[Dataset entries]
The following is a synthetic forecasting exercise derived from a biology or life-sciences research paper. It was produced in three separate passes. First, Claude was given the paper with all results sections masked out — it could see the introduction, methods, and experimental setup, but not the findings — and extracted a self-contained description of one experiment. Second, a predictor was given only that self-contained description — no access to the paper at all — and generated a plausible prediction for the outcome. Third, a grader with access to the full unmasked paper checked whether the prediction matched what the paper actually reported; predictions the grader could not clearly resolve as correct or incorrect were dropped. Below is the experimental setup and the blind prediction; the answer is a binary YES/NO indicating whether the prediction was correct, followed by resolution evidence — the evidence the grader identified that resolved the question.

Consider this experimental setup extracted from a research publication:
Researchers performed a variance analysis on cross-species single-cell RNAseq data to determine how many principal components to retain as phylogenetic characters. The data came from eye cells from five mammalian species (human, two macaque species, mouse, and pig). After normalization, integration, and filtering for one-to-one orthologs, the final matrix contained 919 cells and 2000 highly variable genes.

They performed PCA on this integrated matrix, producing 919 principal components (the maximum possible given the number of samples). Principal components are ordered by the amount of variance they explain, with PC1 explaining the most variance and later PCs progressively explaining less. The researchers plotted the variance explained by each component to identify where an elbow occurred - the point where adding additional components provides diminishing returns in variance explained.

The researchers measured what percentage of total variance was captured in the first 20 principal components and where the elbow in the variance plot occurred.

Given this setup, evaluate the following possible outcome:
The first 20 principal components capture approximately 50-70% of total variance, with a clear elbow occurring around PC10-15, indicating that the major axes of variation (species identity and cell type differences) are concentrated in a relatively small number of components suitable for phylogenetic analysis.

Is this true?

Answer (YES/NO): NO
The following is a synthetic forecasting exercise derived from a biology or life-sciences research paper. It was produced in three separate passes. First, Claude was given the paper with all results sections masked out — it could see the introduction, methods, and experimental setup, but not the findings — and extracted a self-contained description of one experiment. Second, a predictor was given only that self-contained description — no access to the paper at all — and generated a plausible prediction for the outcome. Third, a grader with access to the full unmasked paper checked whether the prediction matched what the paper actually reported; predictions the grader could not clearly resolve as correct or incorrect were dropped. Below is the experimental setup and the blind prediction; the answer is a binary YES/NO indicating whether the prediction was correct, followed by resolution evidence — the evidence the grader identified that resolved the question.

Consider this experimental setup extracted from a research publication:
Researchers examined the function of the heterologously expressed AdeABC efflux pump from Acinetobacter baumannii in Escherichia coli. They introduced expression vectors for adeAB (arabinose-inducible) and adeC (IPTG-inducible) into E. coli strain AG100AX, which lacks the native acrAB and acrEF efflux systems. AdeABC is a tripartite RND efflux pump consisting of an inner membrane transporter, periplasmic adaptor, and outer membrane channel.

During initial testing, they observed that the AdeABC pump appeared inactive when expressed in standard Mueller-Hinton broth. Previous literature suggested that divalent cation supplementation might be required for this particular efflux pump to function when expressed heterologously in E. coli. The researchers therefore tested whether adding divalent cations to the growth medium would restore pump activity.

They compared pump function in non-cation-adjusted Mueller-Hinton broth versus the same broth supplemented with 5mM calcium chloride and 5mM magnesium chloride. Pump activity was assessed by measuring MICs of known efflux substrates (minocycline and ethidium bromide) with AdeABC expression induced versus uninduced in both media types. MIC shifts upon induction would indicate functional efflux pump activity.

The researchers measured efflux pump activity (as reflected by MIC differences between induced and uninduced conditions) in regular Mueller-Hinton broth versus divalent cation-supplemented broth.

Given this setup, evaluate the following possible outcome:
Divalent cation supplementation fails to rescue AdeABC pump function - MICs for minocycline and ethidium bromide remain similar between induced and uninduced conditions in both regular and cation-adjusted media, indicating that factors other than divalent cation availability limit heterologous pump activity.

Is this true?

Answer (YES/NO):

* * *

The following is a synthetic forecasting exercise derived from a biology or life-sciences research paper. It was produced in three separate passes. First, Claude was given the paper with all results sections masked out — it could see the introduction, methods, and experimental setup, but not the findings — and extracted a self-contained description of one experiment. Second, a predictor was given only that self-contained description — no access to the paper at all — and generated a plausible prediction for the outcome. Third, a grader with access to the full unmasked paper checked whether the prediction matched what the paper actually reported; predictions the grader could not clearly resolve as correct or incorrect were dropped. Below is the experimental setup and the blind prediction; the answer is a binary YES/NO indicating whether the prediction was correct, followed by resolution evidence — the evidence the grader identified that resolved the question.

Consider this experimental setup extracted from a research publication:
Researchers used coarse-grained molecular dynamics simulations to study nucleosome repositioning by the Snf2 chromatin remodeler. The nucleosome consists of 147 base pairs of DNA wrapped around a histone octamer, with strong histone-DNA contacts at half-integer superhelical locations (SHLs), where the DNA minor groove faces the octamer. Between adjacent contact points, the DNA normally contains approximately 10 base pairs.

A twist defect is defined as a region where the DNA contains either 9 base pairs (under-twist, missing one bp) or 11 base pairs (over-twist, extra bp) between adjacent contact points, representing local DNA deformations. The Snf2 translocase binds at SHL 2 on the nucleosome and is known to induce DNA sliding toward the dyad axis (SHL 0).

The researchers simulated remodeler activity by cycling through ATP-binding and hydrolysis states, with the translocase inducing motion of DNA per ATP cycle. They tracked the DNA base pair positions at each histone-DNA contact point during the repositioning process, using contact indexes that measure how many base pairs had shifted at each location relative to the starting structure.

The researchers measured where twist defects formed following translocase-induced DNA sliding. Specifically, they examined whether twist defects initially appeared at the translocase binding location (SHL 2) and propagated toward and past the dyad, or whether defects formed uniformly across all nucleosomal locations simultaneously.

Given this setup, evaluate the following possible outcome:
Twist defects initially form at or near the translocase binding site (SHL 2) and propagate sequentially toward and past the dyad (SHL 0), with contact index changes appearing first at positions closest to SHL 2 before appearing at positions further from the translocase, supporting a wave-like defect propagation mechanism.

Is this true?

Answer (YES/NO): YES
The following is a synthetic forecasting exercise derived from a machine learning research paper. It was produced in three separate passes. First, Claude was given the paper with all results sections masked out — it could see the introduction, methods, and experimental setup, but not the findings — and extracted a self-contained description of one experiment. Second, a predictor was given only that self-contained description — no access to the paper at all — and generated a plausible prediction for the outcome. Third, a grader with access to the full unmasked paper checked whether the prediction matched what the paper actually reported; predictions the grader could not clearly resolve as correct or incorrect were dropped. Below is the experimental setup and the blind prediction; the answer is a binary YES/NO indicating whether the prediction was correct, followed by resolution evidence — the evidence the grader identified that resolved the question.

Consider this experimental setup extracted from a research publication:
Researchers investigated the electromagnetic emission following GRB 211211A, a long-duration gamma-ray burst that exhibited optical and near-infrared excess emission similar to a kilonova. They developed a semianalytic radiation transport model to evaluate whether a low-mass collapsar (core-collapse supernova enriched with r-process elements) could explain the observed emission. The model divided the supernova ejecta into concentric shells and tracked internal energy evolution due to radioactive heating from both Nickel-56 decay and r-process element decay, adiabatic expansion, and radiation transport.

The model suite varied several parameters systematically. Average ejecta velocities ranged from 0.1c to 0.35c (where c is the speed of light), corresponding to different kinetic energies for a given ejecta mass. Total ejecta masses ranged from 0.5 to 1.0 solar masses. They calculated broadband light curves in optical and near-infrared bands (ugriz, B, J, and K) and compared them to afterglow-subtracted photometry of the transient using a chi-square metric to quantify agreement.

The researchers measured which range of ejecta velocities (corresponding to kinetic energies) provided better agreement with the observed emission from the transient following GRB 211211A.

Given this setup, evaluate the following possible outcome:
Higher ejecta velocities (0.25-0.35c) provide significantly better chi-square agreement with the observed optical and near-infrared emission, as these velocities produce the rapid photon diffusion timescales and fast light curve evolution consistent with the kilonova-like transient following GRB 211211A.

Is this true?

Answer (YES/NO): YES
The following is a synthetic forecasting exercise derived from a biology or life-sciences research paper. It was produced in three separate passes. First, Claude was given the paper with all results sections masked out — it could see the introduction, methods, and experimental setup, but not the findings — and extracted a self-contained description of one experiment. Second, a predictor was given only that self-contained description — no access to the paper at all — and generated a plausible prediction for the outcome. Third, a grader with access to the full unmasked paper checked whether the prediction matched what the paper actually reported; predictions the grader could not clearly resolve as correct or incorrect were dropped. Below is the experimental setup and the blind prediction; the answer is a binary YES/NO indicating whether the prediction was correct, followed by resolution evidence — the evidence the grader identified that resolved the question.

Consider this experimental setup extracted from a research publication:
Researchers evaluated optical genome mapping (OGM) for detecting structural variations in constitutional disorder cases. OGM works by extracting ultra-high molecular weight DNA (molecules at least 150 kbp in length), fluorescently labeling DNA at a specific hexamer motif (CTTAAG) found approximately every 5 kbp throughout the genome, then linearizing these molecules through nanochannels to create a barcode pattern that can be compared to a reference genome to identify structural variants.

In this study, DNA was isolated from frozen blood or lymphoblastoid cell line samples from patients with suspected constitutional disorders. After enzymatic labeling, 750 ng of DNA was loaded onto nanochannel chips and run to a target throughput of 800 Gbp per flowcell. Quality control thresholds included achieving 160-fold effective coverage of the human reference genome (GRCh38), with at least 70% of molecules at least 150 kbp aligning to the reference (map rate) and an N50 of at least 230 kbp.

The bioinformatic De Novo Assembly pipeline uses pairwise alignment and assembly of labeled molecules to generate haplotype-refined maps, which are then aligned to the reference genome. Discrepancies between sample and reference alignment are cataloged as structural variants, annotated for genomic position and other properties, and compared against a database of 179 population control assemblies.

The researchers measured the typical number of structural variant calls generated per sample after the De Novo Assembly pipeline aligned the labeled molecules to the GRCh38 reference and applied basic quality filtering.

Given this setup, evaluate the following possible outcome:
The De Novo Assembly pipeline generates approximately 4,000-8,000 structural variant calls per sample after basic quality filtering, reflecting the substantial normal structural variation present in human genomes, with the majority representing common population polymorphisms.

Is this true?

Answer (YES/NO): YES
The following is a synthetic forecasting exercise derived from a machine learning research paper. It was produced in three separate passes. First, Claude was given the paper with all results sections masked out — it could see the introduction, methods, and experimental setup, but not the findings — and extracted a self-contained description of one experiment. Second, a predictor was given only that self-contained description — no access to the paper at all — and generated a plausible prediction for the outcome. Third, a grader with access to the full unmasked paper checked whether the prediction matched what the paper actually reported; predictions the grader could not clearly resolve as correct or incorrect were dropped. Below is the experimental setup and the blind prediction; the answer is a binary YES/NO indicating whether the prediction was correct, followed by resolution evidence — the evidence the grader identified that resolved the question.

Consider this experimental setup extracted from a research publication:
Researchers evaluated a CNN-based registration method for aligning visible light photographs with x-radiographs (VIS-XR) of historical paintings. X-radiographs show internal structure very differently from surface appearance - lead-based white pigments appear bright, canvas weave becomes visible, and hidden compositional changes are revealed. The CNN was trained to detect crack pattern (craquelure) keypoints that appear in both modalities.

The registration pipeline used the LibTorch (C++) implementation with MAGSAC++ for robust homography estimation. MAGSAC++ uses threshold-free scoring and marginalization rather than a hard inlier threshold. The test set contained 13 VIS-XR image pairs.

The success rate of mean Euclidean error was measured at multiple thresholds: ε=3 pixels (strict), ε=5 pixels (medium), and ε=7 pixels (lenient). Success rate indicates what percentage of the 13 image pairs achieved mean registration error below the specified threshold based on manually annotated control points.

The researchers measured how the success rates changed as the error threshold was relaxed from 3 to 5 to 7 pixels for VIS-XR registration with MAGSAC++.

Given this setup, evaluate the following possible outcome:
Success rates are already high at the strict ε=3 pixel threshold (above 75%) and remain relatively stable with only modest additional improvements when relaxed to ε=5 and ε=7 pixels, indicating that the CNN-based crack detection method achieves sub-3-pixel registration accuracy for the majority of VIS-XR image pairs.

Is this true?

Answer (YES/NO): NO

---

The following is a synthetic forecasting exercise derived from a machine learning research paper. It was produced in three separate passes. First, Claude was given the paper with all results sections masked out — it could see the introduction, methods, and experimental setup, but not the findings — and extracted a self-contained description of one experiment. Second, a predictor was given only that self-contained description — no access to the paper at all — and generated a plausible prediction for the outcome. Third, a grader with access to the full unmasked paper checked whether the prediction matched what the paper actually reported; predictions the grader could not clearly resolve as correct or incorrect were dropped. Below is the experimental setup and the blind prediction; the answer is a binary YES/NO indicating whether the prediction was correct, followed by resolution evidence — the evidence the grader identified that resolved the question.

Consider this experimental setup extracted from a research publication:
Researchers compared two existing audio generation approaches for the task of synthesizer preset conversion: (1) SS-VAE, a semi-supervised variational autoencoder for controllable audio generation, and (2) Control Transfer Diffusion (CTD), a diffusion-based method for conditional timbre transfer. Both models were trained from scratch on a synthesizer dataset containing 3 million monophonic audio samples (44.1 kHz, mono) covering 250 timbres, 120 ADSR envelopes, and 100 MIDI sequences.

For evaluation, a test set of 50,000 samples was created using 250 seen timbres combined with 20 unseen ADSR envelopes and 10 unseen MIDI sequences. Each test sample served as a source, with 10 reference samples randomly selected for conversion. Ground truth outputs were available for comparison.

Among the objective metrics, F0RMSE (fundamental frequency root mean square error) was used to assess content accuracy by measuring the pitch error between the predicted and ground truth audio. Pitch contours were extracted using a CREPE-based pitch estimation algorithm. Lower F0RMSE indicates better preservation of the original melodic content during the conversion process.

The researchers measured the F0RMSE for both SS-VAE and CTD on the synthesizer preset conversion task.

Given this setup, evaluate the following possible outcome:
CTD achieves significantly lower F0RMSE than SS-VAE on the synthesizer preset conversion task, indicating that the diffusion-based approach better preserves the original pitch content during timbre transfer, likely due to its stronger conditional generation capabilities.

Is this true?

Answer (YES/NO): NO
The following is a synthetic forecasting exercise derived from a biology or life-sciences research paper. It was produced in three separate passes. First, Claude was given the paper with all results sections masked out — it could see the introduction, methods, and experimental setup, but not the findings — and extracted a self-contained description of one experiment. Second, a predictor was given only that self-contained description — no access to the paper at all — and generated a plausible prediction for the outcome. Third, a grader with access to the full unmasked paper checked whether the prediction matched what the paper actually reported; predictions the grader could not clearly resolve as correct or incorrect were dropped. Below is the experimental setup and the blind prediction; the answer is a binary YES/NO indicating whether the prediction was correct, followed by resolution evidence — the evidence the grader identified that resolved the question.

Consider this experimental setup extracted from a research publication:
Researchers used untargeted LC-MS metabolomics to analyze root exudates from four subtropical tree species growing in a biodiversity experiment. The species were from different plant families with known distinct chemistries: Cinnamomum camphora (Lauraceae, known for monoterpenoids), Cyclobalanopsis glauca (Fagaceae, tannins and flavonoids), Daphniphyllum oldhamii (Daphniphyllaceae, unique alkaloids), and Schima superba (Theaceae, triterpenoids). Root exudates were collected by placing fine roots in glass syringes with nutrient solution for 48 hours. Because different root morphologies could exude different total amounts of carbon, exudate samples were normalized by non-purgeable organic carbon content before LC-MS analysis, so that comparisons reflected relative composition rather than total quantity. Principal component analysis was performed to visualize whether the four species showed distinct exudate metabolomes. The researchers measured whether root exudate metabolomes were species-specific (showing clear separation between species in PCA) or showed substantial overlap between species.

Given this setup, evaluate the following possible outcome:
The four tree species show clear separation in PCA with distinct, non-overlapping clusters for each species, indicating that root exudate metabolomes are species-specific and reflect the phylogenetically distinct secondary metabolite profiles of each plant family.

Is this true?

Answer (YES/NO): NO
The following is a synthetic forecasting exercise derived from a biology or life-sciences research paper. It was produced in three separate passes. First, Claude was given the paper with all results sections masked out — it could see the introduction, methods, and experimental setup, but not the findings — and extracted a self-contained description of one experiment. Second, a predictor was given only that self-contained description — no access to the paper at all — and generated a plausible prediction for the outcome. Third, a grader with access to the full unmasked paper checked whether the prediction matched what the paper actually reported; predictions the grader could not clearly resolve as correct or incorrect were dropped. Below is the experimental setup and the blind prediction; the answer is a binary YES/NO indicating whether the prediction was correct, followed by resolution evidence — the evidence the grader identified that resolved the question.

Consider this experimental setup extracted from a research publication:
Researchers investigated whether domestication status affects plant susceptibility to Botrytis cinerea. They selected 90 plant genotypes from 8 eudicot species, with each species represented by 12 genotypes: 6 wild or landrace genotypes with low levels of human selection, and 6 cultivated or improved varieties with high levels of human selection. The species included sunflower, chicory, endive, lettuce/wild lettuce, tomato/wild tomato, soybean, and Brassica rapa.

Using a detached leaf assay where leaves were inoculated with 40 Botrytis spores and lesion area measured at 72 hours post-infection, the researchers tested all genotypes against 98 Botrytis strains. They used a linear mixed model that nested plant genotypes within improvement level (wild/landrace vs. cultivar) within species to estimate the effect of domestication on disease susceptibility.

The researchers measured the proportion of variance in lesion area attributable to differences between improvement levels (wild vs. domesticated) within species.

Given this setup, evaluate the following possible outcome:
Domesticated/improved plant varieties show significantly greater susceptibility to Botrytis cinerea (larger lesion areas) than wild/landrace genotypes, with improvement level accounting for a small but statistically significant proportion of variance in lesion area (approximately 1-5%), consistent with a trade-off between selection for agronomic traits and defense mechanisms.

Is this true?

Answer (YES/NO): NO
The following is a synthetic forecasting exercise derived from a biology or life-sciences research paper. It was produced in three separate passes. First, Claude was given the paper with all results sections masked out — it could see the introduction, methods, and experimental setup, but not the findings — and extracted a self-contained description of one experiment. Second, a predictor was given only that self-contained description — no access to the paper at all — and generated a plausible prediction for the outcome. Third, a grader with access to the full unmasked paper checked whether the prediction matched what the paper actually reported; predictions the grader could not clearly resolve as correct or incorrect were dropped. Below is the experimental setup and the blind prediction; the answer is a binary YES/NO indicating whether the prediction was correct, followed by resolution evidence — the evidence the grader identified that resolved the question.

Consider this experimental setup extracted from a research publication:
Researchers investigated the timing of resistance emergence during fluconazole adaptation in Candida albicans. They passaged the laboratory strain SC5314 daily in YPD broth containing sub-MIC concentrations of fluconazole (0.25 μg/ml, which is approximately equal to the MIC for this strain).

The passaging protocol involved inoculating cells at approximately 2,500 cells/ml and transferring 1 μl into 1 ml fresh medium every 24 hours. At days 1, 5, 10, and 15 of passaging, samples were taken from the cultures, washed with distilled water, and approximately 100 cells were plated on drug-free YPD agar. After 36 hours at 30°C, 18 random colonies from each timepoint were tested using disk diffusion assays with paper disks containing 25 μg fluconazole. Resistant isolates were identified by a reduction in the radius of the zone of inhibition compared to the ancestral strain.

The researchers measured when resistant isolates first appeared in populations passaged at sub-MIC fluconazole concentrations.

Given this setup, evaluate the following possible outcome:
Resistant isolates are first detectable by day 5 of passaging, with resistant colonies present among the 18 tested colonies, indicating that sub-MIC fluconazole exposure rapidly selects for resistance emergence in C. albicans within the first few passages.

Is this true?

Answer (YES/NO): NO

> _WHAT IS REQUIRED_:
What is the number of lines in the data above that contain the word "resistance"? Report the figure only.

> _OUTPUT_:
2